If a ground umpire places a finger close to his chest while referring a doubtful decision to the TV referee during the second India-West Indies ODI in Delhi on Saturday, don't be surprised.

cricket Updated: Oct 10, 2014 09:29 IST
Jasvinder Sidhu

If a ground umpire places a finger close to his chest while referring a doubtful decision to the TV referee during the second India-West Indies ODI at Delhi's Ferozshah Kotla on Saturday, don't be surprised.

Introduced by the International Cricket Council (ICC) from October 1, the sign will provide greater clarity for spectators and make ground umpires more pro-active.

As per the new ODI match-playing conditions, the signal will indicate the umpire feels the batman is out but is seeking the opinion of his colleague up in the box.

More clarity

"What you have to do is point a finger close to your chest if you think the batsman is out before going for the TV umpire's opinion. Likewise, you have to cross the arms to signal a dead ball if you think batsman is not out," Delhi-based ICC panel umpire, Anil Chaudhary, told Hindustan Times while explaining the new rules to budding umpires at the Kotla on Wednesday.

Till recently, on-field umpires sought the TV umpire's opinion over the walkie-talkie when in doubt. The communication was classified and spectators had to wait for the red or green light to come on, but now they will know what the ground umpire feels before he uses the radio for help.
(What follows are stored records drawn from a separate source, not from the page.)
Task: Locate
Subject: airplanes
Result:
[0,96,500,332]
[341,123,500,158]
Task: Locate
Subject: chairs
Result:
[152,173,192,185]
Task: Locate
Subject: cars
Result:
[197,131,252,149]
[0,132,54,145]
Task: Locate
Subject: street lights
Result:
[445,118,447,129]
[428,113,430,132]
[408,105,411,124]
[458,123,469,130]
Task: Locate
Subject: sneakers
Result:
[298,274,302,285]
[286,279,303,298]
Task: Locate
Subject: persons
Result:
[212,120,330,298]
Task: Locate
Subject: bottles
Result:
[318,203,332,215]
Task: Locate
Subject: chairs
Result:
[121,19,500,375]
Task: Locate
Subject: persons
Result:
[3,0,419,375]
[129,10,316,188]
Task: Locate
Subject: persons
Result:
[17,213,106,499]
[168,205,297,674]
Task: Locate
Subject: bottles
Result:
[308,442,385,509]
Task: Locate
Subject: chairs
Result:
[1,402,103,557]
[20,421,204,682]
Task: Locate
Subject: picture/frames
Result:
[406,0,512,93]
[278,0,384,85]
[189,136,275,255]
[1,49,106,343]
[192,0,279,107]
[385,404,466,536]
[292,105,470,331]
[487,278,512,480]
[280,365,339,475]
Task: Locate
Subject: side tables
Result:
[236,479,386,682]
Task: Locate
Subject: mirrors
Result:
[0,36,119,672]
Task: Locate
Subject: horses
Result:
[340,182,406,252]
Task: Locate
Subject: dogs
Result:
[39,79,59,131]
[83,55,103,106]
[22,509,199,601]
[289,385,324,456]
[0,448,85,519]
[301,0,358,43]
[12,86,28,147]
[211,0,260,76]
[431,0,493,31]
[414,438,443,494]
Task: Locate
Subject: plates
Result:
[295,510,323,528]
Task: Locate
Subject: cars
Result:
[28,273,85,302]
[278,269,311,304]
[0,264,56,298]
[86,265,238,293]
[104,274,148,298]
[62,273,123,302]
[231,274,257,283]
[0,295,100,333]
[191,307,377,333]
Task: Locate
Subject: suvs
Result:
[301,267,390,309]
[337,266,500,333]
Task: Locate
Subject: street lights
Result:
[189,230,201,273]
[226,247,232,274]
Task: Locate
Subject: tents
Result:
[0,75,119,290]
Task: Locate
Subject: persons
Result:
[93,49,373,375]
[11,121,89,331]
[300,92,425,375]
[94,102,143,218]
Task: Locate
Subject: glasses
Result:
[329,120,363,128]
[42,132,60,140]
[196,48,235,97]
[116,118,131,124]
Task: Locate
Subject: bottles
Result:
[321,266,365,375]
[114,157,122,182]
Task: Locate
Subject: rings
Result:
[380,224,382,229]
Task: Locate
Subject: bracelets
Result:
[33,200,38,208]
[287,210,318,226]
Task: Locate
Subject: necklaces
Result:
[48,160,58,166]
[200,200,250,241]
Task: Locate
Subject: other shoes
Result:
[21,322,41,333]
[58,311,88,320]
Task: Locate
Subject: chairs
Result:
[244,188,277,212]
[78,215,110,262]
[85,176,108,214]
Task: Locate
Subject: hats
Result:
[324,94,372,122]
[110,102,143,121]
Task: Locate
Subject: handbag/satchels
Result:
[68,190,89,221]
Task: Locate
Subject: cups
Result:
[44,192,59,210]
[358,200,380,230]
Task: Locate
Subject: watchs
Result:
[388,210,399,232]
"This is a new thing which I find interesting. Now, there will be more transparency from the spectators' point of view. Also, you can assess the ground umpires' decision-making abilities. It will help reduce mistakes," said SK Bansal, a former international umpire.

Ground umpires refer it to the TV umpire in the case of run out, stumping, hit wicket, catch and bump catch.

Seeking help

"According to the new playing conditions, if there is a bump catch, doubtful catch or obstruction by a fielder, the ground umpire will consult the TV umpire by making a TV-screen sign as they do while referring a run out or stumping. After that, he has to flash the out or not out sign with the finger close to his chest," said Bansal.

The third umpire will determine if it was a bump ball or not, or whether the catch was taken cleanly.

However, while reviewing TV replay(s), the third umpire will first check the fairness of the delivery (all modes of no ball, except for the bowler using an illegal action, [for clarity, a specific type of banned delivery can be reviewed and called no ball]) and whether the batsman has hit the ball. These changes should please those who are for on-field umpires to have a bigger say.